Ziel A » Geben Sie aus dem Text über Feelgood-Movies den Abschnitt von „Wien – Feelgood-Movies“ bis einschließlich „eigenen gerne haben.“ wortgetreu wieder.
Ziel B » Übersetzen Sie folgenden Satz aus dem Text über Feelgood-Movies ins Englische: „Als Komödien müssen sie sich regelmäßig den kritischen Vorwurf der Oberflächlichkeit gefallen lassen – und dass sie nur dazu da wären, die Verweildauer der Menschenmasse im Multiplex in die Länge zu strecken.“

Wien – Feelgood-Movies haben es auch nicht einfach. Als Komödien müssen sie sich regelmäßig den kritischen Vorwurf der Oberflächlichkeit gefallen lassen – und dass sie nur dazu da wären, die Verweildauer der Menschenmasse im Multiplex in die Länge zu strecken. Kommen sie hingegen als Tearjerker – früher: Schmachtfetzen – daher, bei dem man weiß, dass sich am Ende der Herzschmerz in Wohlgefühl auflösen wird, regt sich ebenfalls Widerstand: Da möchte man die Probleme, die im in Hollywood geschmiedeten Familiendrama anstehen, im Vergleich zu den eigenen gerne haben.

Ganz innig: Jacob Tremblay und Julia Roberts in "Wonder".

Datenauszug »
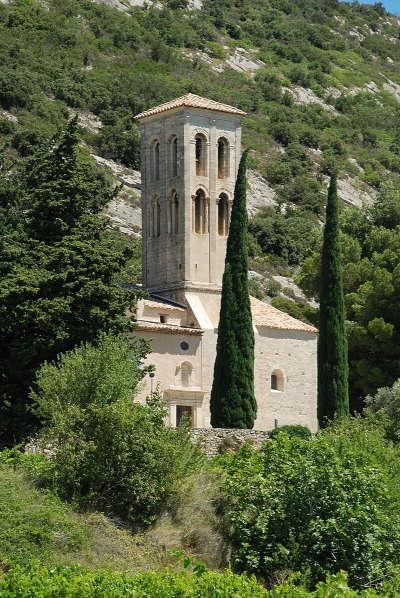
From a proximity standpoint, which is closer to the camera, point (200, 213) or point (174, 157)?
point (200, 213)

Lösung A »
Wien – Feelgood-Movies haben es auch nicht einfach. Als Komödien müssen sie sich regelmäßig den kritischen Vorwurf der Oberflächlichkeit gefallen lassen – und dass sie nur dazu da wären, die Verweildauer der Menschenmasse im Multiplex in die Länge zu strecken. Kommen sie hingegen als Tearjerker – früher: Schmachtfetzen – daher, bei dem man weiß, dass sich am Ende der Herzschmerz in Wohlgefühl auflösen wird, regt sich ebenfalls Widerstand: Da möchte man die Probleme, die im in Hollywood geschmiedeten Familiendrama anstehen, im Vergleich zu den eigenen gerne haben.

Lösung B » As comedies, they regularly have to put up with the critical charge of superficiality – and the claim that they exist only to stretch out the time the crowds spend in the multiplex.